LAVORO DA SVOLGERE
Aggiorna tutto il materiale sostituendo "Load image into Gallery viewer" con "Open image in gallery" e lasciando invariato il resto. Riscrivi le righe senza includere le immagini.

DATI DISPONIBILI

◆ ◆ ◆ ◆ ◆

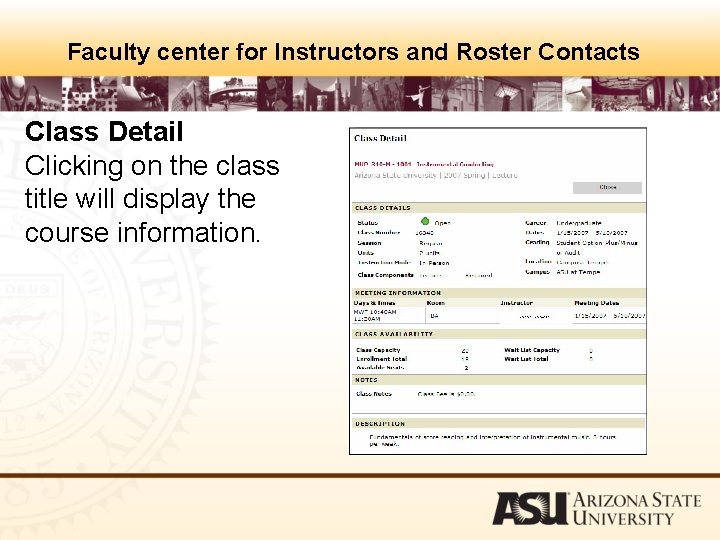 Faculty center for Instructors and Roster Contacts Class Detail Clicking on the class title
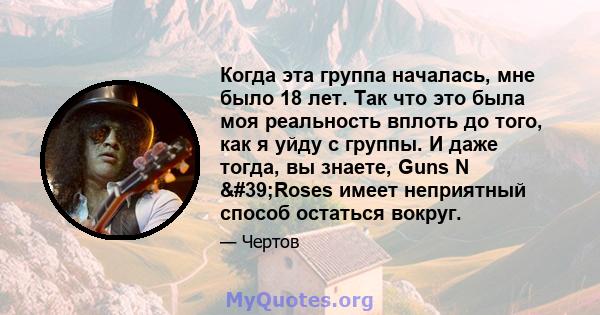 Когда эта группа началась, мне было 18 лет. Так что это была моя реальность вплоть до того, как я уйду с группы. И даже тогда, вы знаете, Guns N 'Roses имеет неприятный способ остаться вокруг.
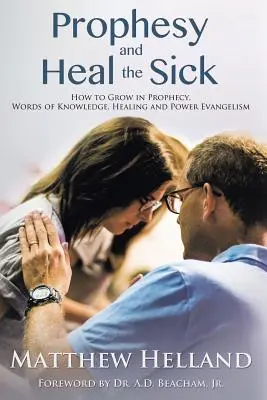 Prophezeien und Kranke heilen: Wie man in Prophetie, Worten der Erkenntnis, Heilung und Kraft-Evangelisation wächst - Prophesy and Heal the Sick: How to Grow in Prophecy, Words of Knowledge, Healing, and Power Evangelism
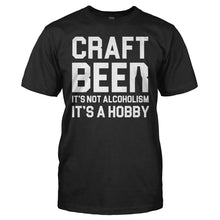 Load image into Gallery viewer, Craft Beer Isn't Alcoholism, It's a Hobby - T Shirt - Craft_Beer_Isn_t_Alcoholism_It_s_a_Hobby_black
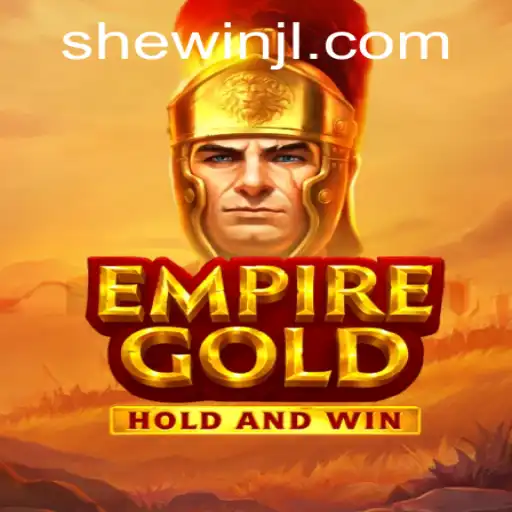 Exploring the World of EmpireGold: Unveiling SHEWIN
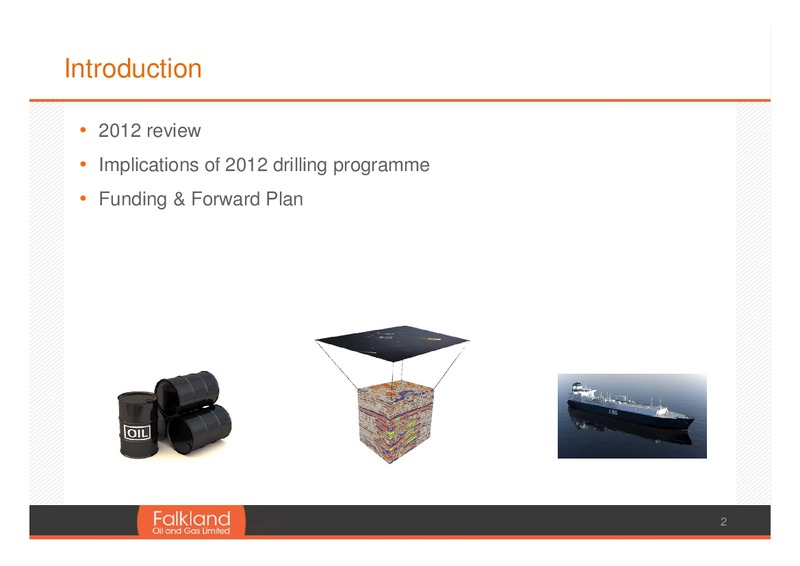 June 2013 Annual General Meeting – Falkland Oil and Gas Ltd.(FOGL) – slide 2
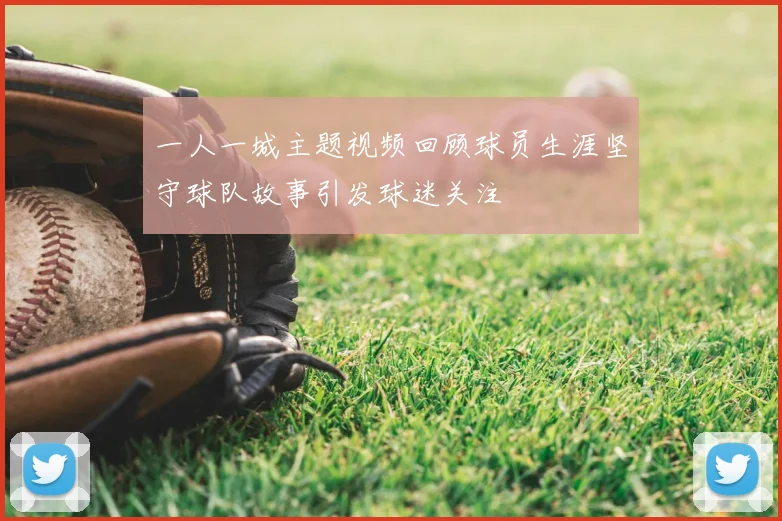 一人一城主题视频回顾球员生涯坚守球队故事引发球迷关注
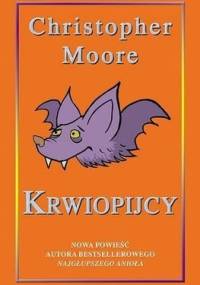 Krwiopijcy - Christopher Moore
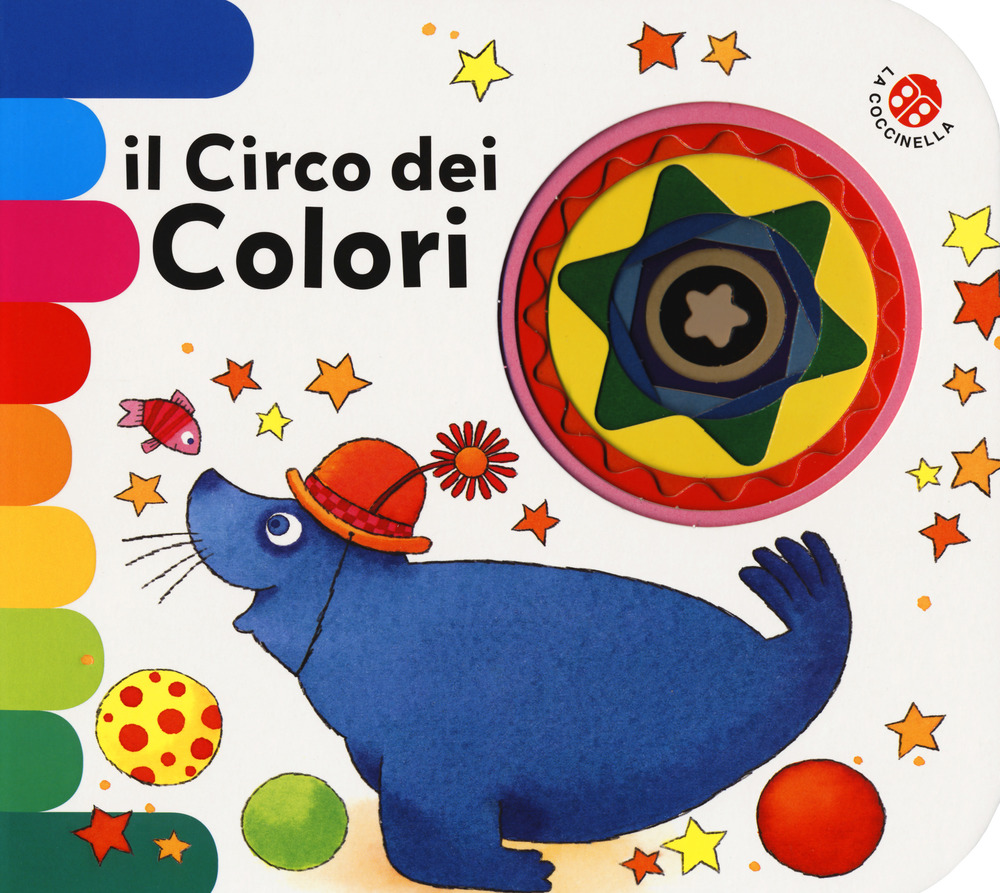 Il circo dei colori. Ediz. a colori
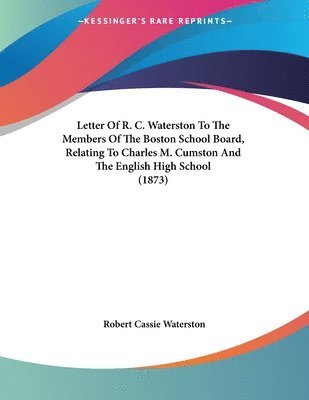 bokomslag Letter of R. C. Waterston to the Members of the Boston School Board, Relating to Charles M. Cumston and the English High School (1873)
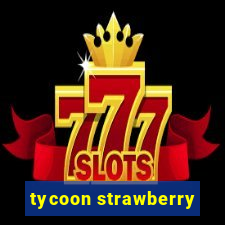 tycoon strawberry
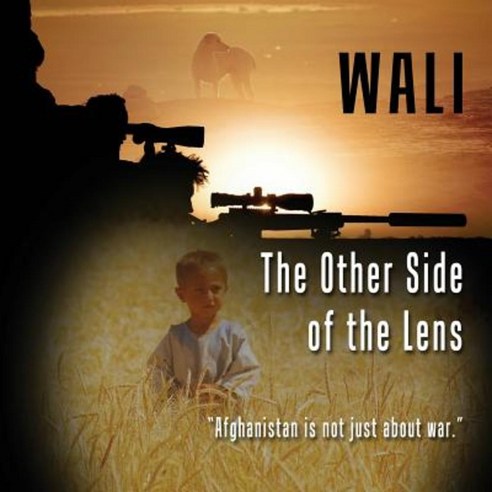 The Other Side of the Lens - Volume 1: The Photographic Journey of a Canadian Sniper in Afghanistan Paperback, Olivier LaVigne-Ortiz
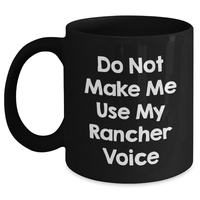 Load image into Gallery viewer, Rancher Humor Gifts from Men to Friends - Do Not Make Me Use My Rancher Voice Black Coffee Mug, Unique Mother&#39;s Day Unique Gifts - Main
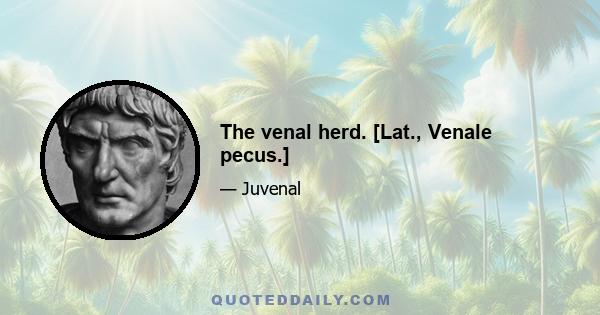 The venal herd. [Lat., Venale pecus.]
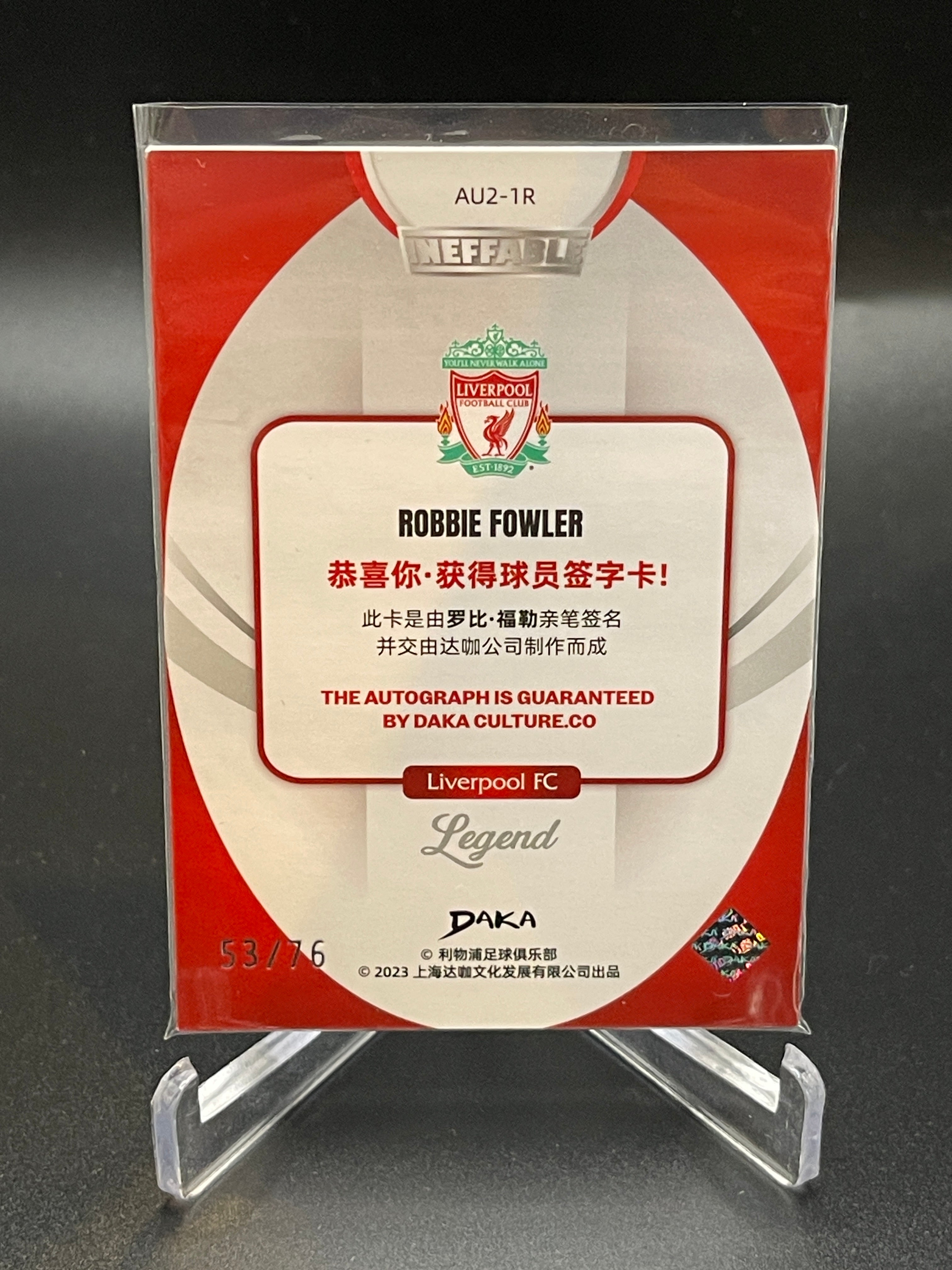 Ineffable DAKA 2023 Liverpool - Robbie Fowler /75 On Card Auto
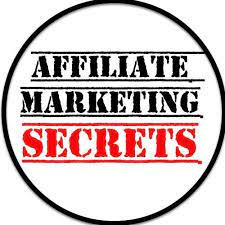 AFFILIATE MARKETING SECRETS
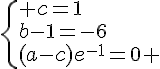\{ c=1\\b-1=-6\\(a-c)e^{-1}=0 .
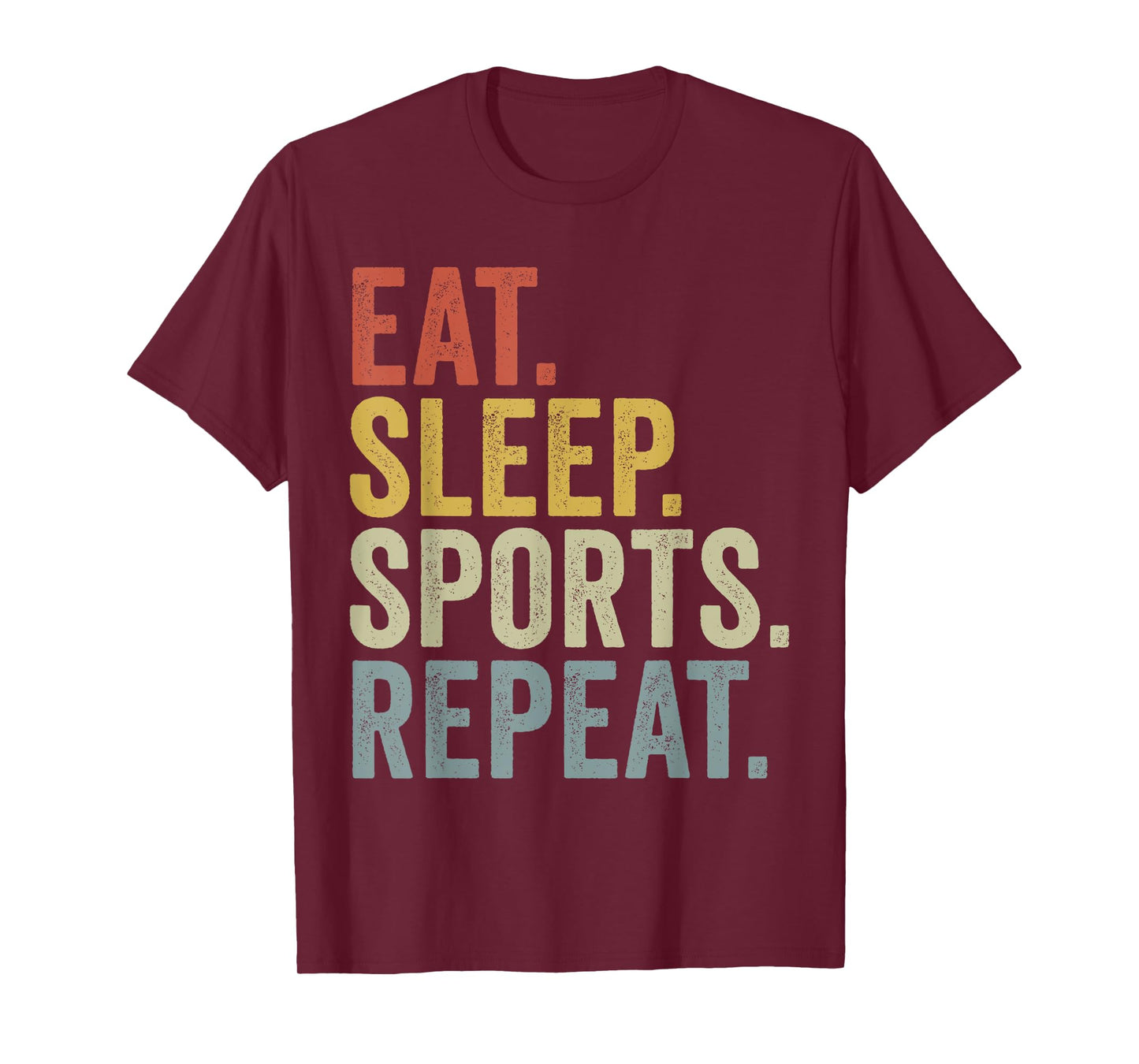 Eat Sleep Sports Repeat Funny Sport Lover T-Shirt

◆ ◆ ◆ ◆ ◆

RISPOSTA
 Faculty center for Instructors and Roster Contacts Class Detail Clicking on the class title
 Когда эта группа началась, мне было 18 лет. Так что это была моя реальность вплоть до того, как я уйду с группы. И даже тогда, вы знаете, Guns N 'Roses имеет неприятный способ остаться вокруг.
 Prophezeien und Kranke heilen: Wie man in Prophetie, Worten der Erkenntnis, Heilung und Kraft-Evangelisation wächst - Prophesy and Heal the Sick: How to Grow in Prophecy, Words of Knowledge, Healing, and Power Evangelism
 Open image in gallery, Craft Beer Isn't Alcoholism, It's a Hobby - T Shirt - Craft_Beer_Isn_t_Alcoholism_It_s_a_Hobby_black
 Exploring the World of EmpireGold: Unveiling SHEWIN
 June 2013 Annual General Meeting – Falkland Oil and Gas Ltd.(FOGL) – slide 2
 一人一城主题视频回顾球员生涯坚守球队故事引发球迷关注
 Krwiopijcy - Christopher Moore
 Il circo dei colori. Ediz. a colori
 bokomslag Letter of R. C. Waterston to the Members of the Boston School Board, Relating to Charles M. Cumston and the English High School (1873)
 tycoon strawberry
 The Other Side of the Lens - Volume 1: The Photographic Journey of a Canadian Sniper in Afghanistan Paperback, Olivier LaVigne-Ortiz
 Open image in gallery, Rancher Humor Gifts from Men to Friends - Do Not Make Me Use My Rancher Voice Black Coffee Mug, Unique Mother&#39;s Day Unique Gifts - Main
 The venal herd. [Lat., Venale pecus.]
 Ineffable DAKA 2023 Liverpool - Robbie Fowler /75 On Card Auto
 AFFILIATE MARKETING SECRETS
\{ c=1\\b-1=-6\\(a-c)e^{-1}=0 .
 Eat Sleep Sports Repeat Funny Sport Lover T-Shirt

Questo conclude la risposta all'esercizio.